El mercado laboral uno de los responsables del edadismo
La vuelta a la actividad tras el verano y el inicio de un nuevo periodo de planificación empresarial sitúan de nuevo la gestión del talento en el centro de las prioridades de las organizaciones. En un mercado marcado por la escasez de determinados perfiles y el envejecimiento de las plantillas, las empresas afrontan un reto añadido, que es aprovechar el talento de los profesionales sénior y combatir los sesgos asociados a la edad.

El problema sigue siendo relevante. El ‘VI Barómetro del Consumidor Sénior’ del Centro de Investigación Ageingnomics de Fundación Mapfre, revela que el 20% de los mayores de 55 años se ha sentido alguna vez discriminado por su edad. De ellos, seis de cada diez (60%) identifican el trabajo y el mercado laboral como el principal ámbito en el que perciben esta discriminación. El porcentaje se eleva hasta el 85% entre quienes tienen entre 55 y 59 años y alcanza el 88% en la franja de 60 a 64 años.
El fenómeno contrasta con las necesidades de unas empresas que cada vez tienen más dificultades para cubrir determinados puestos y que, al mismo tiempo, deben afrontar el relevo generacional. Prescindir de profesionales con una larga trayectoria no implica únicamente perder capacidad productiva, sino también conocimiento crítico, criterio, memoria organizativa y capacidad para formar y acompañar a las nuevas generaciones.

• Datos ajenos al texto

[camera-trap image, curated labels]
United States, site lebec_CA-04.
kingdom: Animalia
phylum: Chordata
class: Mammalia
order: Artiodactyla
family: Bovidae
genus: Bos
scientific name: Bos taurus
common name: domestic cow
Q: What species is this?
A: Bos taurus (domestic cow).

Además, los propios trabajadores muestran una mayor disposición a prolongar su vida profesional. Según el V Mapa del Talento Sénior del Centro de Investigación Ageingnomics, actualmente solo el 35% de los mayores de 55 años está en activo, aunque la tasa de actividad alcanza el 78%, entre los 55 y los 59 años, y el 57%, entre los 60 y los 64. Entre los 65 y los 69 años se sitúa en el 12%. Sin embargo, el 30% de los mayores de 55 años afirma que le gustaría compatibilizar empleo y pensión una vez alcanzada la edad de jubilación. Esta proporción aumenta hasta el 48% entre los 65 y los 69 años y llega al 73% entre los mayores de 70.

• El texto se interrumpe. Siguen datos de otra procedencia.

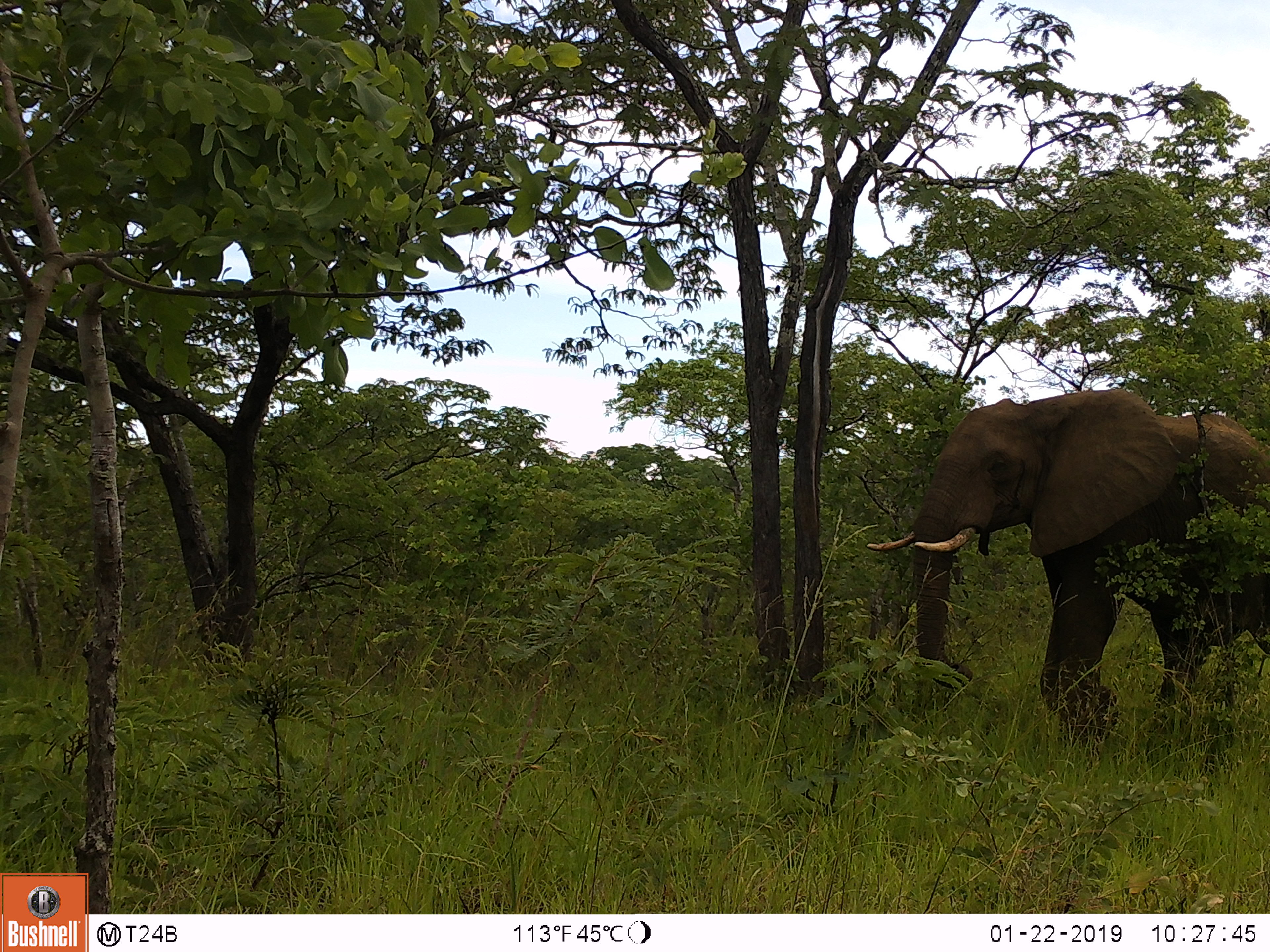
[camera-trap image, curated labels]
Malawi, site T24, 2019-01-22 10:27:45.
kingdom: Animalia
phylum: Chordata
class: Mammalia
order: Proboscidea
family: Elephantidae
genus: Loxodonta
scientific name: Loxodonta africana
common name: african savanna elephant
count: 1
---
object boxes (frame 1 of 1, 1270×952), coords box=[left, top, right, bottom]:
african savanna elephant: box=[892, 381, 1268, 746]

Ante esta situación, Ageingnomics plantea ocho líneas de actuación para que las empresas adapten sus estrategias de talento a carreras profesionales más largas y a plantillas cada vez más diversas, desde el punto de vista generacional. La primera pasa por incorporar la longevidad a la estrategia empresarial, analizando la estructura de edad de las plantillas, anticipando las jubilaciones que puedan afectar a puestos clave y planificando los relevos y la transmisión del conocimiento.

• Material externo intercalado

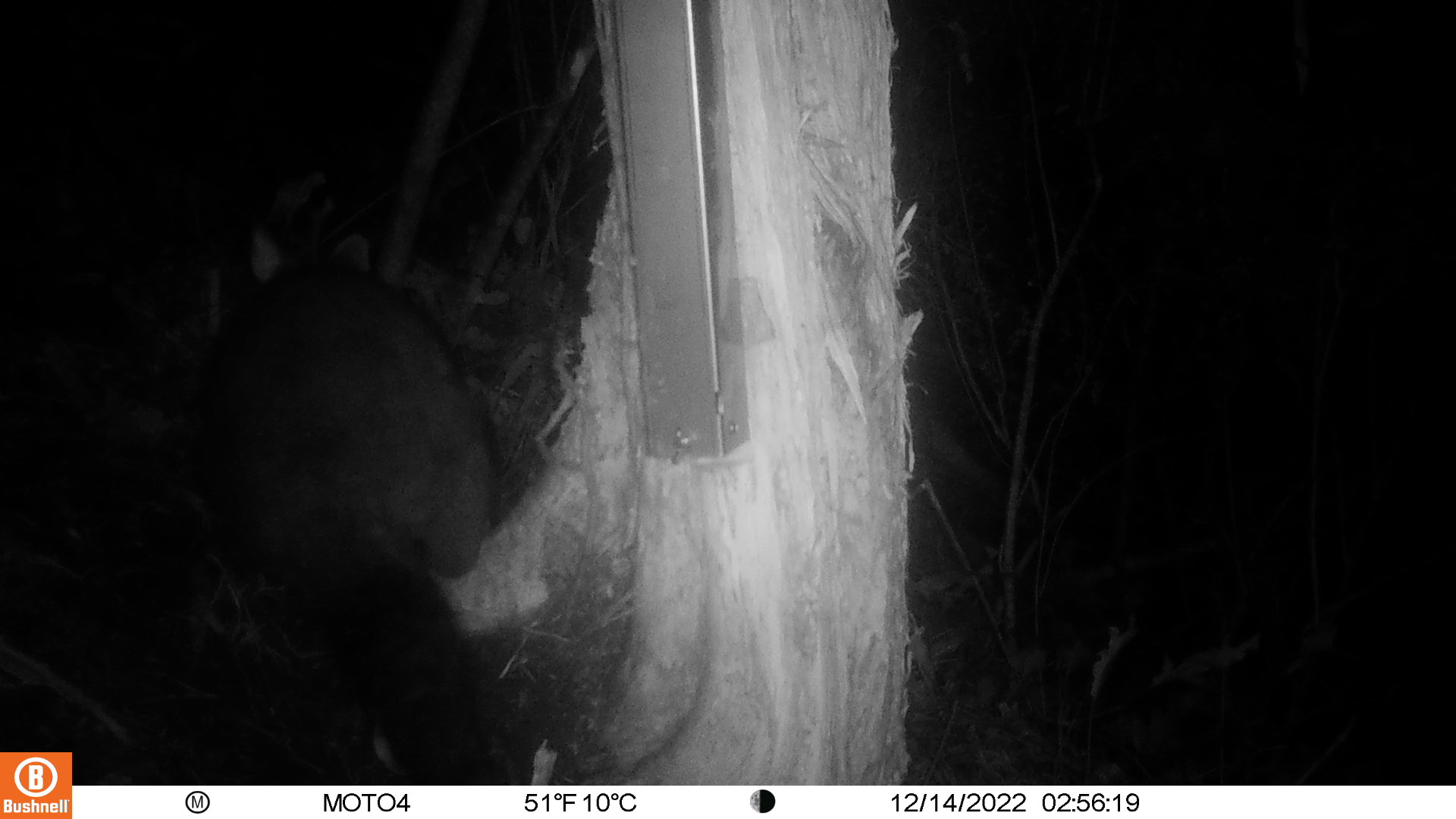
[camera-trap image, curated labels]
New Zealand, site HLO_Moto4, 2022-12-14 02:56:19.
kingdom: Animalia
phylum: Chordata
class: Mammalia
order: Diprotodontia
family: Phalangeridae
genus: Trichosurus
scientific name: Trichosurus vulpecula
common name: common brushtail possum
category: possum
Possum (common brushtail possum) (Trichosurus vulpecula).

El organismo propone también convertir la experiencia en una ventaja competitiva, evitando que la innovación se asocie exclusivamente con la juventud. Para ello, los profesionales sénior pueden asumir funciones de asesoramiento, formación o acompañamiento, participar en proyectos donde su experiencia aporte valor o adaptar sus responsabilidades durante las últimas etapas de su carrera.
La transformación exige asimismo abandonar la idea de una trayectoria laboral lineal y apostar por carreras con diferentes transiciones, que incorporen reciclaje profesional, movilidad interna, cambios de rol y fórmulas de jubilación progresiva. A esto se suma la necesidad de fomentar el aprendizaje entre generaciones mediante equipos multigeneracionales, programas de mentoría bidireccional y espacios de intercambio de conocimiento.
Revisar los sesgos vinculados a la edad constituye otra de las prioridades. Las decisiones de contratación, promoción, evaluación o acceso a la formación deberían responder a las capacidades de cada profesional y no a estereotipos sobre su edad. Al mismo tiempo, las políticas de personas deberán adaptarse a las distintas circunstancias y necesidades que aparecen a lo largo de la vida laboral, con medidas de flexibilidad, bienestar y conciliación.
Finalmente, Ageingnomics reclama preparar a los líderes para gestionar equipos generacionalmente diversos y proteger de forma sistemática el conocimiento crítico de las organizaciones. Identificar los puestos esenciales, documentar procesos y aprendizajes y planificar con antelación los relevos puede evitar que una jubilación se traduzca en una pérdida irrecuperable de experiencia.
En un contexto de carreras profesionales más largas, el reto para las empresas no será únicamente incorporar talento, sino saber aprovecharlo durante más tiempo y garantizar que la experiencia acumulada se convierta en un activo compartido por toda la organización.